A Ghost Story for Christmas: Lost Hearts (1973)
Season 3, Episode 1
10/10
A faithful M.R. James Adaptation
26 October 2006
Warning: Spoilers
LOST HEARTS is based on the short story of the same name by the renowned scholar and Provost of Eton College who wrote ghost stories as a hobby and amusement, Montague Rhodes James(or M.R. James), and comes from James' landmark collection entitled GHOST STORIES OF AN ANTIQUARY. Part of the BBC's "A Ghost Story For Christmas" Series, it was directed by Lawrence Gordon Clark, who directed many other M.R. James stories for the BBC series. LOST HEARTS is one of his best, with chilling supernatural occurrences and the dangers faced by children at the hands of evil adults skillfully mixed together in a very satisfying tale of ghostly revenge.

*Data records*.
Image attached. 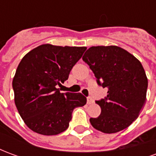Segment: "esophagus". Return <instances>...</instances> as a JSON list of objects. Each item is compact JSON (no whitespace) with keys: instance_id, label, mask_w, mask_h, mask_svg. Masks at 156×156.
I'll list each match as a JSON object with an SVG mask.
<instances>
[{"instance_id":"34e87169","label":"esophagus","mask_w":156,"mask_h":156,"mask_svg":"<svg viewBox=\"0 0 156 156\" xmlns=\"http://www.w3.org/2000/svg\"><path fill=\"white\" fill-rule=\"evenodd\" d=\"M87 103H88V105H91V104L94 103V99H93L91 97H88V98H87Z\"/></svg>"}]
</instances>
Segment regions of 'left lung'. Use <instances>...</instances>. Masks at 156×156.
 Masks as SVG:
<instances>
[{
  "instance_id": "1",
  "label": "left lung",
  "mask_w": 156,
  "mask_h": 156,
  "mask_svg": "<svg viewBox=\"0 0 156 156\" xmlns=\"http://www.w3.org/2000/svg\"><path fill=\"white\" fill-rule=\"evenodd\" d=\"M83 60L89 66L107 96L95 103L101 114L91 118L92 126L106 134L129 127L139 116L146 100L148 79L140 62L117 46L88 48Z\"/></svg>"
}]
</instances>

* * *

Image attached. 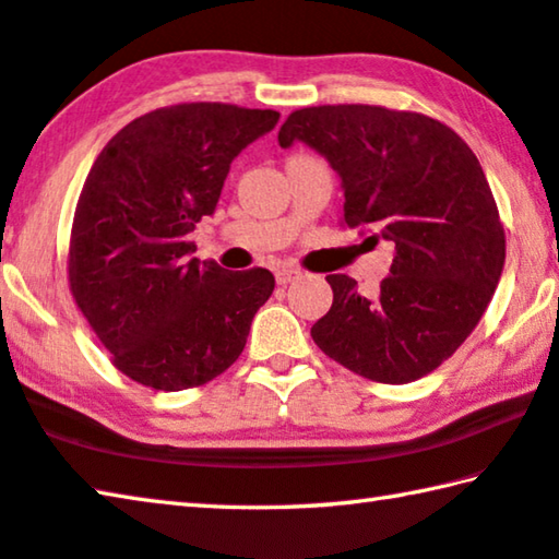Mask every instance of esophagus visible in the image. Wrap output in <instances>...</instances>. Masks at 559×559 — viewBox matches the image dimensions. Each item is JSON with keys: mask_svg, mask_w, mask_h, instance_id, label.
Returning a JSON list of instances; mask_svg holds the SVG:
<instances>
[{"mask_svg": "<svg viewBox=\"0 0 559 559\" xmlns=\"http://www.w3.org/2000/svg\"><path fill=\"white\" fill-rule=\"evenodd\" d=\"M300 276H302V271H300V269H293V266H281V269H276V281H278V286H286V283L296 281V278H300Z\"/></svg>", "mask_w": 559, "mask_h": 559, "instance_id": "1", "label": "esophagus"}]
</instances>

---

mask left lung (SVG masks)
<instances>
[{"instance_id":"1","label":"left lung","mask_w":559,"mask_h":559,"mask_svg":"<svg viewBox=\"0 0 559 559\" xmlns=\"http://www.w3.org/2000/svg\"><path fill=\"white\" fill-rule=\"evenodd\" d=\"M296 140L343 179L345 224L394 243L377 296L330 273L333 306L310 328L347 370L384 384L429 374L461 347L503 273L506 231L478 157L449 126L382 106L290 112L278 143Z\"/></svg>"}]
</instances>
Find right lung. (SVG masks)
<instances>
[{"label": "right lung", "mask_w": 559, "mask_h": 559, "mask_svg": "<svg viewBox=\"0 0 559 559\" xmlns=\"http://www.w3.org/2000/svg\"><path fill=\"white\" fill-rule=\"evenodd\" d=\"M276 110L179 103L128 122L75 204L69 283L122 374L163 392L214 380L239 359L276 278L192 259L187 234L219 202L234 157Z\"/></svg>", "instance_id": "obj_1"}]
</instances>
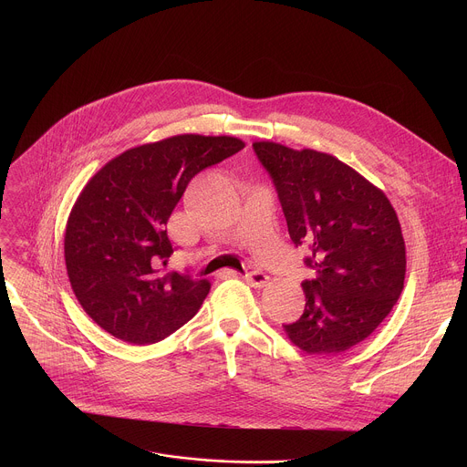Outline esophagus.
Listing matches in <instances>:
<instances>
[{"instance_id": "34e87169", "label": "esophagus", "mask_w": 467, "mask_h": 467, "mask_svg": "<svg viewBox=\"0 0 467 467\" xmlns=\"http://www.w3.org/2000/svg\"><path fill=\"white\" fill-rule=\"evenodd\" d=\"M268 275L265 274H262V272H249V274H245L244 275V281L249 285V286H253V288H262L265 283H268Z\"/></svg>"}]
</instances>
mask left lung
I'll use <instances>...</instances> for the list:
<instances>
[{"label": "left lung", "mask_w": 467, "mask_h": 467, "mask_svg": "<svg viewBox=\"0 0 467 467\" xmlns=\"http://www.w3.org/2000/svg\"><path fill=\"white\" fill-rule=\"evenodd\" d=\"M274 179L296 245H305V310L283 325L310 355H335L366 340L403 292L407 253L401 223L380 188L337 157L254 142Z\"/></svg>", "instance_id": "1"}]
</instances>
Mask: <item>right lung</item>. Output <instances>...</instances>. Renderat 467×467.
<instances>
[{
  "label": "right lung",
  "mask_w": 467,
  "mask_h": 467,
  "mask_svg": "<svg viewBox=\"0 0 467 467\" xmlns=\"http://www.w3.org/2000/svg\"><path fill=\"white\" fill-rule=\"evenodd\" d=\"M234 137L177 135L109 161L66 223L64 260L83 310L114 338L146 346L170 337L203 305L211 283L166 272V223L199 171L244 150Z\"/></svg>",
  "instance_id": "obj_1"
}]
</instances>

*What you need to do*.
**1.** Copy everything in the Lost Hearts review from "A Ghost Story for Christmas: Lost" down to "of ghostly revenge.", word for word.
**2.** In the records above, turn everything from the line containing "Outline esophagus." down to the line containing "275L265 274H262V272H249V274H245L244 275V281L249" into a Markdown table with the columns Row and Line. Skip blank lines and leave the pictures out.

*Responses by task*.
**1.**
A Ghost Story for Christmas: Lost Hearts (1973)
Season 3, Episode 1
10/10
A faithful M.R. James Adaptation
26 October 2006
Warning: Spoilers
LOST HEARTS is based on the short story of the same name by the renowned scholar and Provost of Eton College who wrote ghost stories as a hobby and amusement, Montague Rhodes James(or M.R. James), and comes from James' landmark collection entitled GHOST STORIES OF AN ANTIQUARY. Part of the BBC's "A Ghost Story For Christmas" Series, it was directed by Lawrence Gordon Clark, who directed many other M.R. James stories for the BBC series. LOST HEARTS is one of his best, with chilling supernatural occurrences and the dangers faced by children at the hands of evil adults skillfully mixed together in a very satisfying tale of ghostly revenge.

**2.**
| Row | Line |
|---|---|
| 1 | Outline esophagus. |
| 2 | Listing matches in <instances>: |
| 3 | <instances> |
| 4 | [{"instance_id": "34e87169", "label": "esophagus", "mask_w": 467, "mask_h": 467, "mask_svg": "<svg viewBox=\"0 0 467 467\" xmlns=\"http://www.w3.org/2000/svg\"><path fill=\"white\" fill-rule=\"evenodd\" d=\"M268 275L265 274H262V272H249V274H245L244 275V281L249 285V286H253V288H262L265 283H268Z\"/></svg>"}] |